> [SELECTION]
┄┄┄┄┄┄

No. 161: 16 Days, Part 2

Work continues while the family is away!

When I last showed the Richmond Cinder Block Company, it needed windows. The windows I used, seen below, are from Tichy. I painted them with a Tamiya Metal Gray and then added clear styrene sheet windows and fixed them with canopy glue. Once the glue was dry I then sprayed the whole assembly front and back with full strength Dullcote. I painted in a few window panes white to simulate broken glass repair.

Next I added the windows to the structure, gluing them in place from behind with Tamiya extra thick liquid solvent. I randomly left a few windows open and closed to add a little interest. Next: Paint the sand bin and the mechanical buildings, paint the stack, and add some detail to the conveyor. I also bought a few packages of Funaro & Camerlengo cinder blocks and will put them around the open doors. I guess I’ll need to weather the track appropriately too.

To the right of the cinder block plant is the large Sitterding-Carneal-Davis Construction Company mill. I’m using Walthers Modulars for my building; the real one didn’t look much like this as far as I know. I’ll write much more on Sitterding this week as I get going full-speed on construction.

Speaking of new tools…

I’ve been using a small, battery-operated Dremel tool for precision drilling for over ten years. The problem is it spins too fast—5,000 rpm minimum—and that’s too fast for drilling plastic and resin. It never spun quite true either. I’ve been looking at cheap Chinese drills on Amazon for a long while, and back in June I just bought one. Here’s the one I got:

This drill was imported by ____. It has a U.S. plug and runs on 110 volts, and includes a little speed adjustment rheostat. The whole outfit was 35 bucks. The drill is big, and heavier than I expected, but it’s solid. I’ve been using it all week and it’s working great. The rheostat works great and I can dial the rpm to match the material. It is super-quiet too. Most importantly, the thing spins true-to-center—NO wobble. It works great with .078 bits. I highly recommend it. If you buy one, tell China I sent you.

Below. Back to freight cars. Here’s a project I’ve been putting off for years. Around 2009 I built and painted this Atlas 1932 ARA car for an SCL Modeler article. In the original article I assessed the model as excellent, but I wrote that the doors were “horrible”.

┄┄┄┄┄┄

> [SUPPLIED MATERIAL]
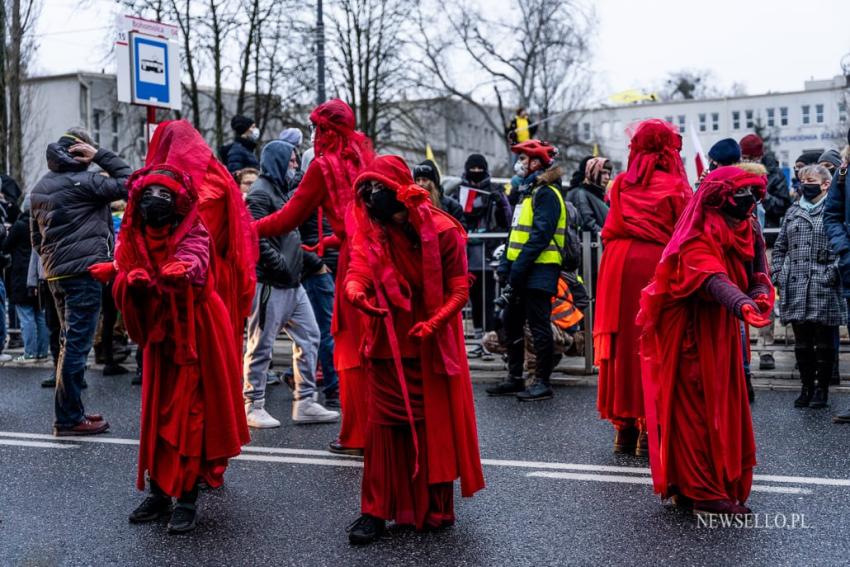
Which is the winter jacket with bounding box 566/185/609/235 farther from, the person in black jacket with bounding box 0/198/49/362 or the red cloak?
the person in black jacket with bounding box 0/198/49/362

┄┄┄┄┄┄

> [PROBLEMS]
[a] Decide whether each statement agrees with the model railroad post, answering yes or no and quoting the deciding words: (i) The windows for the Richmond Cinder Block Company came from Tichy. (ii) The battery-operated Dremel tool has a minimum speed of 3,000 rpm. (iii) The new drill cost 35 dollars in all.
[b] In the model railroad post, what product is used for the Sitterding-Carneal-Davis Construction Company mill building?

> [FINAL RESULTS]
[a]
(i) Yes: "The windows I used, seen below, are from Tichy."
(ii) No: "5,000 rpm minimum"
(iii) Yes: "The whole outfit was 35 bucks."

[b] Walthers Modulars.